Sobre a matéria, o Superior Tribunal de Justiça, em recente julgado, entendeu, no entanto, que as diretrizes relativas ao contrato de adesão não se aplicam por analogia à publicidade – a controvérsia surgiu em relação à exigência trazida pela legislação consumerista no tamanho da fonte a ser utilizada na redação do contrato de adesão e se essa determinação se aplicaria à publicidade – e, estabeleceu importantes distinções entre os institutos e apresentou critério para a aplicação por analogia:

TAMANHO MÍNIMO DE LETRA EM ANÚNCIOS. APLICAÇÃO DA NORMA DO ART. 54 § 3º, DO CDC. ANALOGIA. DESCABIMENTO. ELEMENTOS DE DISTINÇÃO ENTRE O CONTEXTO DOS ANÚNCIOS E O CONTEXTO DOS CONTRATOS. A previsão de tamanho mínimo de fonte em contratos de adesão estabelecido no art. 54, § 3º, do CDC não é aplicável ao contexto das ofertas publicitárias. A polêmica central do presente recurso diz respeito à possibilidade de aplicação, por analogia, do enunciado normativo do art. 54, § 3º, do Código de Defesa do Consumidor, aos anúncios. Assim prevê o citado dispositivo: “§ 3º – Os contratos de adesão escritos serão redigidos em termos claros e com caracteres ostensivos e legíveis, cujo tamanho da fonte não será inferior ao corpo doze, de modo a facilitar sua compreensão pelo consumidor.”

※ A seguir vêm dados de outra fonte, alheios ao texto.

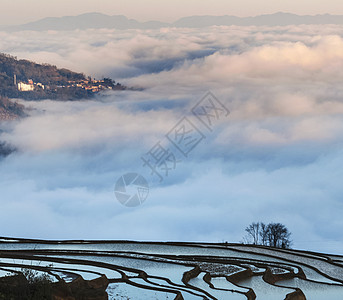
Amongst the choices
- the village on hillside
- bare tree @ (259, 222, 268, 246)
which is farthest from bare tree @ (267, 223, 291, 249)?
the village on hillside

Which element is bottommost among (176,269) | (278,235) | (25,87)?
(176,269)

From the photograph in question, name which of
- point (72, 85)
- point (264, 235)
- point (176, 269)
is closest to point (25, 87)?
point (72, 85)

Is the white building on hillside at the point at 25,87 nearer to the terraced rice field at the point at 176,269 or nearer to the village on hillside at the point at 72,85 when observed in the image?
the village on hillside at the point at 72,85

Inicialmente, consigna-se que a integração do ordenamento jurídico por meio da analogia pressupõe que a identidade entre os dois casos deve atender ao elemento em vista do qual o legislador formulou a regra que disciplina o caso previsto. Na discussão posta, não se verifica esse elemento de identidade, pelo contrário, existem importantes elementos de distinção. Uma distinção evidente diz respeito aos sujeitos da relação jurídica. Num contrato, por exemplo, a relação jurídica se estabelece entre um número determinado de pessoas (os contratantes), ao passo que, no âmbito da oferta ao público, a relação jurídica se estabelece entre o anunciante e um número indeterminado de pessoas (toda a coletividade exposta à publicidade).

Outra distinção diz respeito aos custos do suporte material do contrato e do anúncio.

  • Tratando-se de um contrato, o espaço ocupado pelas letras no papel não é significativo em termos de custo, pois o custo de uma folha de papel é desprezível em relação ao preço dos produtos e serviços.
  • Tratando-se, porém, de um anúncio na imprensa, o espaço ocupado pelas letras tem um custo significativo, sendo, por vezes, superior ao preço do produto anunciado.

Uma última distinção relaciona-se ao aspecto visual do texto (design gráfico), que é indiferente no âmbito de um contrato, mas é bastante relevante no âmbito das ofertas publicitárias.

Essas significativas diferenças entre o contexto de um contrato e o contexto de uma oferta publicitária tornam inviável a pretendida aplicação da analogia.

Sob outra ótica, a fixação do corpo 12 como mínimo para o tamanho das letras nos anúncios não resiste a um juízo de razoabilidade.

Desse modo, uma norma que estabelecesse o corpo 12 como tamanho mínimo da fonte implicaria mudança na diagramação dos jornais, tornando mais onerosos os anúncios.

Não parece razoável, portanto, que tamanhas consequências sejam impostas pela via jurisprudencial, valendo-se da analogia. REsp 1.602.678-RJ, Rel. Min. Paulo de Tarso Sanseverino, por unanimidade, julgado em 23/5/2017, DJe 31/5/2017. (Inf. n. 605) (grifos nossos).